TASK PROMPT: In the Teleport passage, turn the paragraph beginning "As the new auth servers get added" into a short bulleted list that keeps its main facts.

Begin DOCUMENT PASSAGE

As the new auth servers get added to the cluster and the old
servers get decommissioned, nodes and proxies will refresh the list of
available auth servers and store it in their local cache
`/var/lib/teleport/authservers.json` - the values from the cache file will take
precedence over the configuration file.

We'll cover how to use etcd, DynamoDB and Firestore storage back-ends to make Teleport highly available below.

Teleport Scalability Tweaks

When running Teleport at scale (for example in the case where there are 10,000+ nodes connected to a cluster via node tunnelling mode, the following settings should be set on Teleport auth and proxies:

Proxy Servers

These settings alter Teleport's default connection limit from 15000 to 65000.

# Teleport Proxy
teleport:
  cache:
    # use an in-memory cache to speed up the connection of many teleport nodes
    # back to proxy
    type: in-memory
  # set up connection limits to prevent throttling of many IoT nodes connecting to proxies
  connection_limits:
    max_connections: 65000
    max_users: 1000

Auth Servers

# Teleport Auth
teleport:
  connection_limits:
    max_connections: 65000
    max_users: 1000

Using etcd

Teleport can use etcd as a storage backend to achieve highly available deployments. You must take steps to protect access to etcd in this configuration because that is where Teleport secrets like keys and user records will be stored.

End DOCUMENT PASSAGE
Begin DATA

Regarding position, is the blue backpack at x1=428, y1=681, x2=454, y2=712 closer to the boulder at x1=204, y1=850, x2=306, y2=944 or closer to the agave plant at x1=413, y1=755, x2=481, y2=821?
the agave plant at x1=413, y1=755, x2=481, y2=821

End DATA

ANSWER TO THIS TASK:
- New auth servers are added to the cluster as old ones are decommissioned.
- Nodes and proxies refresh their list of available auth servers.
- They store this list in a local cache at /var/lib/teleport/authservers.json.
- Values in the cache file take precedence over the configuration file.